Jess McIntosh, the former director of communications outreach for Hillary Clinton's 2016 campaign, said she will excuse O'Rourke for not providing specifics on his first day of the campaign, but she added he will soon have to be more specific.
"Iowa voters don't actually appreciate if they ask a specific question and you instead answer in the spirit of it for very long. So I think pretty quickly he's going to have to come to specifics on things like that, especially since the rest of the field has been so policy-heavy," McIntosh said. "Sometimes the conversations that happen in D.C. are just completely different than the conversations that are happening in America. Every single one of those questions was a ‘How does this policy affect me and my family and my life?' kind of bread and butter question."
MSNBC correspondent Garrett Haake was also critical of the candidate, telling host Hallie Jackson, "He didn't get into specifics, right?
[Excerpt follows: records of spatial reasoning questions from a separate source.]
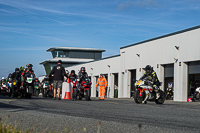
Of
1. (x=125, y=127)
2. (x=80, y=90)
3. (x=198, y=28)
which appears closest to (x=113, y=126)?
(x=125, y=127)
This is one of the criticism of O'Rourke."
O'Rourke is expected to run a grassroots campaign in the coming months that "looks a lot like what we just saw in this coffee shop here," Haake said.
The Texas Democrat will be "dropping in, shaking hands, taking advantage of the fact that he does not have a day job right now and can spend a lot of time on the ground here talking about issues and taking questions," he said.
Haake said the event showed "both what people like about Beto O'Rourke and what they don't": his inspirational messaging hindered by his lack of "specifics."
"He spoke to these broad and inspiring themes, about the importance of combatting climate change, about the importance of improving the dignity of work for people, but he didn't get into specifics," he said.